#### Extracted text

Preparation of ruthenium (IV) oxide nanoplatelets

The material was prepared by IL-assisted hydrothermal method where 0.25 g of precursor (ruthenium chloride hydrate, RuCl3, xH2O, 99.9% Alfa Aesar) was mixed with 2.5 mL hydrogen peroxide and 30 mL water. Later, 0.5 g of 1-butyl-3-methylimidazolium chloride (BMIMCl, Sigma-Aldrich, ≥ 98%) was added with constant stirring and transferred to a Teflon-lined autoclave. The mixture was subjected to heat treatment at 140 °C for 2 days. The autoclave was cooled to room temperature. The obtained product was washed with water and ethanol mixture (1:1). To remove excess ILs, the product was mixed with acetonitrile and stirred for overnight. The product was extracted from centrifugation (8,000 rpm for 30 min) and dried in an oven at 80 °C for overnight.

Physicochemical characterization

Powder X-ray diffraction data were recorded on Philips X’pert PRO X-ray diffractometer with graphite monochromatized Cu-Kα (1.5418 Å) radiation. The surface morphology of the product was examined by Carl Zeiss Ultra 55 FESEM operated at 10 kV accelerating voltage using in-lens detector equipped with energy-dispersive X-ray spectroscopy (EDS). TEM micrographs were recorded at JEOL JEM 1200 Ex operating at 200 kV. The TEM samples were prepared by drop coating the diluted dispersion on a carbon-coated copper grid and dried under vacuum for 12 h. Raman spectroscopy of the sample was recorded by LabRAM HR, Horiba Jobin Yvon (France) using a 514.5 nm air-cooled Ar+ laser with 50× long distance objective. X-ray photoelectron spectroscopic (XPS) analysis was performed on a Kratos Axis Ultra DLD X-ray photoelectron spectrometer with monochromatic Al Kα (1486.708 eV) radiation. The absorption spectrum of the sample was measured on a Perkin Elmer Lambda 750 UV–vis spectrometer.

########

• _Stated task 1_: Reproduce the methods text on ruthenium oxide nanoplatelets word for word, everything from "The material was" down to "80 °C for overnight.".
The methods text and the listing come from unrelated sources.

#### Extracted entries

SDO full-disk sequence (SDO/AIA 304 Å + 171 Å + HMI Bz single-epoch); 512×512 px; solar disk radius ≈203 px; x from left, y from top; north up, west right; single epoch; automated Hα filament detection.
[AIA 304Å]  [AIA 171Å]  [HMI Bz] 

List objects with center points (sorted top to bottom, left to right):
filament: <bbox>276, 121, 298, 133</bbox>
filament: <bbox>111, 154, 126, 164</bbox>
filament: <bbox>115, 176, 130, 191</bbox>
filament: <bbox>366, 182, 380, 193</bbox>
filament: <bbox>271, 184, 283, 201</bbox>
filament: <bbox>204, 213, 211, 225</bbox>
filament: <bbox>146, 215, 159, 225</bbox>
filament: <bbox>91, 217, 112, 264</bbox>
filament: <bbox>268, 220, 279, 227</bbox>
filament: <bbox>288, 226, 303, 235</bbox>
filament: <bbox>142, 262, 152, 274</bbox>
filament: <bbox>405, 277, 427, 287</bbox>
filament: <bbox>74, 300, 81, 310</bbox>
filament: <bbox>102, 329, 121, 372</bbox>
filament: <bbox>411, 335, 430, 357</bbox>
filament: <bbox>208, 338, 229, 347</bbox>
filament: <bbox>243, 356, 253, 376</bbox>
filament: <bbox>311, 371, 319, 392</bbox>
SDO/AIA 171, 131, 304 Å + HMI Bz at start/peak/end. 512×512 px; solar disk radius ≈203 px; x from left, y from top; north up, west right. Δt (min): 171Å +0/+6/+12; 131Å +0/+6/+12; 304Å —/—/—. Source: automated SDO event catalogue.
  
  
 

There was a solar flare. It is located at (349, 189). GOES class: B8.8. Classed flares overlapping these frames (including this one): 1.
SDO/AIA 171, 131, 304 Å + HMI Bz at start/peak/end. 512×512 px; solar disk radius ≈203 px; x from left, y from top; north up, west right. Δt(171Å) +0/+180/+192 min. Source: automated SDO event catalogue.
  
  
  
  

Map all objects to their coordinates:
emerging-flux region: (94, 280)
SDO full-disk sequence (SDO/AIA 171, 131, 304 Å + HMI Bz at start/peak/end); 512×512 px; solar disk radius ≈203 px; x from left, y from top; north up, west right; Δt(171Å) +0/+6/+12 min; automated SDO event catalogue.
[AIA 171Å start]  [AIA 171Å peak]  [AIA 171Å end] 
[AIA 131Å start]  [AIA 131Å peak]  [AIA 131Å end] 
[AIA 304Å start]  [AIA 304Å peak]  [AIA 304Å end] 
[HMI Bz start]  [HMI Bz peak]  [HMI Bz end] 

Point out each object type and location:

########

• _Stated task 2_: Give back, word for word, everything in the listing from its first line down to the line containing "List objects with", with both of those lines included.

• _Written solution 1_:
The material was prepared by IL-assisted hydrothermal method where 0.25 g of precursor (ruthenium chloride hydrate, RuCl3, xH2O, 99.9% Alfa Aesar) was mixed with 2.5 mL hydrogen peroxide and 30 mL water. Later, 0.5 g of 1-butyl-3-methylimidazolium chloride (BMIMCl, Sigma-Aldrich, ≥ 98%) was added with constant stirring and transferred to a Teflon-lined autoclave. The mixture was subjected to heat treatment at 140 °C for 2 days. The autoclave was cooled to room temperature. The obtained product was washed with water and ethanol mixture (1:1). To remove excess ILs, the product was mixed with acetonitrile and stirred for overnight. The product was extracted from centrifugation (8,000 rpm for 30 min) and dried in an oven at 80 °C for overnight.

• _Written solution 2_:
SDO full-disk sequence (SDO/AIA 304 Å + 171 Å + HMI Bz single-epoch); 512×512 px; solar disk radius ≈203 px; x from left, y from top; north up, west right; single epoch; automated Hα filament detection.
[AIA 304Å]  [AIA 171Å]  [HMI Bz] 

List objects with center points (sorted top to bottom, left to right):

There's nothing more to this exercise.